100 Replies to “The Try Guys Try 13 Future Technologies At Google”

  1. It's sad but most projects are just waste of time and money. I mean, the music visualization gives NOTHING (you can just read notes or use synthesia, it helps understanding it better), and the fruits playing… catastrophe. I could think of a much better way of using your time into products that can actually sell.

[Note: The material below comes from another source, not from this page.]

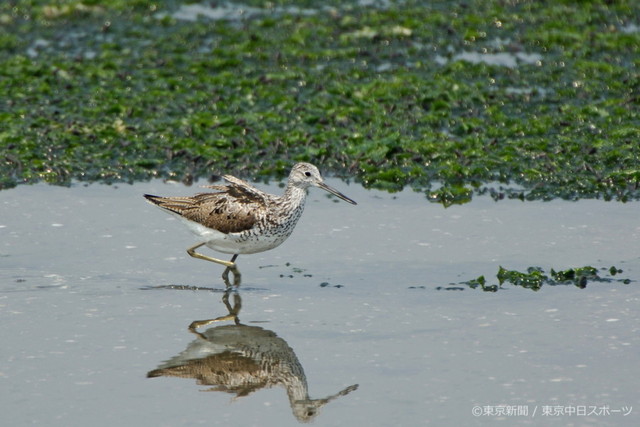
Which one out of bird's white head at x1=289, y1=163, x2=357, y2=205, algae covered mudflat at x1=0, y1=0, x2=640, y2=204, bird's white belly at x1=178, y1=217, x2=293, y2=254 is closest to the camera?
bird's white belly at x1=178, y1=217, x2=293, y2=254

  2. I love this episode/video! It’s not a review of tech, it’s just commoners seeing science and technology in new lights 🙂 which doesn’t mean chasing after the next newest phone or tablet, just getting to know how technology is changing the world or helping to change the world from an ordinary and fun perspective 🙂 thank you! And I am really happy that google had sponsored the Try Guy to let them get out there and try the technology the way I probably would have hahah

  3. The opera piece playing in the background in the beginning is called Die Fledermaus by Johann Straus II and I'm currently playing it with my school's orchestra and I've heard it so many times I genuinely want to rip my ears off

  4. Prehistoric penguins were as big as humans. Maybe Keith is just an old soul and remembers penguins for how they used to be

  5. is it weird that my school has a coding class where we connect wires with computers and food ( basically people and stuff) and make weird noises or music XD ( P.S its a coding thing that some people made and you can use it on your computer, if you connected to water and you stepped in it one of the controls will move! Its called makey makey)

  6. There are multiple species of penguins guys…. Emperor Penguins are about 4 feet tall, which is quite large.

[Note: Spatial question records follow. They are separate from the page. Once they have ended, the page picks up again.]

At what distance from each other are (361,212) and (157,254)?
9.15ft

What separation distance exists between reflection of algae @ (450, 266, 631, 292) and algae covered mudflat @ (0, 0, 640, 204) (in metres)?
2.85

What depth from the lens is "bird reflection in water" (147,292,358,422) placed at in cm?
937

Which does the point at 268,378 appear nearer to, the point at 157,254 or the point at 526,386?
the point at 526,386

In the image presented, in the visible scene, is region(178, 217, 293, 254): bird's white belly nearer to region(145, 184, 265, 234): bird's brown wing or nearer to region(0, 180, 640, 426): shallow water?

    2019"YEA WE HAVE …………….an xbox

    Steve jobs"im not mad im really disappointed

  8. 9:53 Grown man tries to explain why making musical fruits is neccessary.
    (16 people died of hunger in the time I wrote this comment)

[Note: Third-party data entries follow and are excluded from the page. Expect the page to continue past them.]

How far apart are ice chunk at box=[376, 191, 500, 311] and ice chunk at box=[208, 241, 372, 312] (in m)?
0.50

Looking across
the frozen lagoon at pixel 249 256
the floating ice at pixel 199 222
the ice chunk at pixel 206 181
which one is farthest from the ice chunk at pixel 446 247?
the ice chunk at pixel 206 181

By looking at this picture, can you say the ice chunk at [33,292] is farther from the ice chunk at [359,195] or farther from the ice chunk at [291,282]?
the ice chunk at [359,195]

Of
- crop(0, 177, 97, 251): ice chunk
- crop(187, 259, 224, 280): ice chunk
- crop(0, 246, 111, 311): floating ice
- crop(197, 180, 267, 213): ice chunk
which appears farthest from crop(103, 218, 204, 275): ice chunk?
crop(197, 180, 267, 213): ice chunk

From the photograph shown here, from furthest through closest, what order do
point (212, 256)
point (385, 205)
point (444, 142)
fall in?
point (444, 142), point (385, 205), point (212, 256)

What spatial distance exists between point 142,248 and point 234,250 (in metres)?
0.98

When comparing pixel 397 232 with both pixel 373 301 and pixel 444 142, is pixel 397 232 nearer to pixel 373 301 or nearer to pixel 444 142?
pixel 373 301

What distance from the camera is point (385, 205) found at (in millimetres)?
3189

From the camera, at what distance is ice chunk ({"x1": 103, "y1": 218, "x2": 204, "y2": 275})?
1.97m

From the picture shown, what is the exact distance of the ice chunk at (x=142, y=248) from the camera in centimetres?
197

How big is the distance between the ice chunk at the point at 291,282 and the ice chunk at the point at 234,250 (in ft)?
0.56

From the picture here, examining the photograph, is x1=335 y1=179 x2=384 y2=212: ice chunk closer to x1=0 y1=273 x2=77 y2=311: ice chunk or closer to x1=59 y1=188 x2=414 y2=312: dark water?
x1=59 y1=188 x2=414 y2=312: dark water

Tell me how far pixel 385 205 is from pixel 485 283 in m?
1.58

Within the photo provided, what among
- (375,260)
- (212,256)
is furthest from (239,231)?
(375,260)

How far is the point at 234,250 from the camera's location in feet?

  9. My sister went to google headquarters but I don't think that anything can top what you guys just did 😁😁😉😉😊

  10. Whats so new and special about the flood simulation mapping though? That's pretty old tech. I basically did that back in my 3D landscape art days like 15 years ago. Excluding drainage simulations (Another old tech), it's just a matter of taking high-resolution digital elevation models of the terrain and changing the water level.

    DEM mapping for hydrology is pretty old.

  11. Man that dance app has to get into sports. thatd help so much in teaching technique in things like tennis serves or something.